お寺①

お寺に行く。
それほど遠くはないけれど、ずっと気になっていたのに行けてなかった場所。

初めての道なのに既に懐かしい。
そうして敷地内に入った途端、「呼ばれて来た」感覚に襲われる。
目に入る木の一本一本、石の一つ一つから目が離せない感じ。全てが語りかけてくる感じすらする。

石碑の前にある一つの石の前で、私はなぜかその上にのってる小さな砂利をよけたくなってそうした。その石をきれいにしたかった。

もう少し歩いた先にも石があった。
私はふと、その石に触れたくなって、少し迷ったけれど触れた。
触れた途端、涙が出てきて、私はしばらくその石をなでながら涙を流していた。
すぐ横の木々も私を受け入れてくれていた。

多分、私のことを、この石も、木も、全部知っていると思えた。

一つの景色。
この場所は夢で彼といた場所だと思えた。
一緒にこの木を見た。
この木の葉っぱが赤くなった時も、雪が降った時も、私は夢で彼と見ていた。

この場所だった。

一つの仏像の前で、私はお線香二本に火をつけた。
手を合わせると涙が出た。
『待っていた』
『よく来たな』と聞こえる気がする。

『私はここから動けない。だからお前たちの体で、お前たちが手と足を使って動くのだ』

『その代わり、私は愛を与える。惜しみなく与える。それをお前たちが流してゆくのだ』

『今度は聡と来い』と、彼の名を出してくる。

私たちは一緒にどこかに行くなんてできるわけはないけれど、でもこの場所は、お互い別々でも、一回でも来れば、彼もきっと何かを感じ取るはずだと思えた。

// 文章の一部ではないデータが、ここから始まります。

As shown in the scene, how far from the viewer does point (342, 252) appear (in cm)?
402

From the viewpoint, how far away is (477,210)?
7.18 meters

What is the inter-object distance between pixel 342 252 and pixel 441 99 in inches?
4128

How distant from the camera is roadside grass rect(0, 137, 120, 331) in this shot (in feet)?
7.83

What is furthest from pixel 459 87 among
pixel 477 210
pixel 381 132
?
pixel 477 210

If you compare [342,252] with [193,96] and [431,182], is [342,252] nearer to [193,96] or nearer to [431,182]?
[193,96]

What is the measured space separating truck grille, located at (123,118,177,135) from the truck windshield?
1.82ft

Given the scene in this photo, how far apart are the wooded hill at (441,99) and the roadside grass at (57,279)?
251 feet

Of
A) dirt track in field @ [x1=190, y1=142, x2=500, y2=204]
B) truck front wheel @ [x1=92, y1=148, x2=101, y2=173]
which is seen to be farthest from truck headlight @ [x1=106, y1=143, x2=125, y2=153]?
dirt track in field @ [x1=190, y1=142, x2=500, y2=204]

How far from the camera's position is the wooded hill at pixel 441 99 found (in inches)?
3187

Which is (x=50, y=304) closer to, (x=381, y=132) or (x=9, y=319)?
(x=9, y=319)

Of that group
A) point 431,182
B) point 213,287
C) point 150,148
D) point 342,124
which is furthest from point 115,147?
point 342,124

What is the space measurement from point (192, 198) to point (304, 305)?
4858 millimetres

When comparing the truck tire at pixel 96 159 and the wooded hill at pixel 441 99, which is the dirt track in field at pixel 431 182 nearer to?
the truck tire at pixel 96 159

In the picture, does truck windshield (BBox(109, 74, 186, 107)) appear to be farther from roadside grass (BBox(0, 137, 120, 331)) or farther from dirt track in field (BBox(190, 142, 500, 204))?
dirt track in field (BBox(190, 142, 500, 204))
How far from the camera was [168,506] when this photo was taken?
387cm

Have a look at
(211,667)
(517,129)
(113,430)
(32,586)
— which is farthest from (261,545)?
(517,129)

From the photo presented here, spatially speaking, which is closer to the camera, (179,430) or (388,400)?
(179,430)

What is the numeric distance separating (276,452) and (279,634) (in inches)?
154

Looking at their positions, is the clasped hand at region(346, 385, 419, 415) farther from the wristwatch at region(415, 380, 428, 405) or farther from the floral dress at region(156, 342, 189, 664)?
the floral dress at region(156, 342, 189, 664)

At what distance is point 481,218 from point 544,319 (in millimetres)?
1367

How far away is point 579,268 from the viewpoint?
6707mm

翌日、いろんな声が聞こえるようになってきて嬉しい、という気持ちが湧いてきた。
人には聞こえない、でも私に真実を教えてくれる、様々な存在たちの声。
私は、アフォメーションで、
「この力を世の中のため、正しく使えますようお導きください」と言っていた。
でも今日はそうではなく
「私はこの力を自分のために使います」
と自然に言っていた。
すると瞑想に入る前から涙が出てきた。

瞑想に入ると宇宙が浮かんだ。
そこに大きな手が浮かんでいる。
仏像によくある形の手。
昨日話しかけてくれた仏像の手の形とはまた違っていた。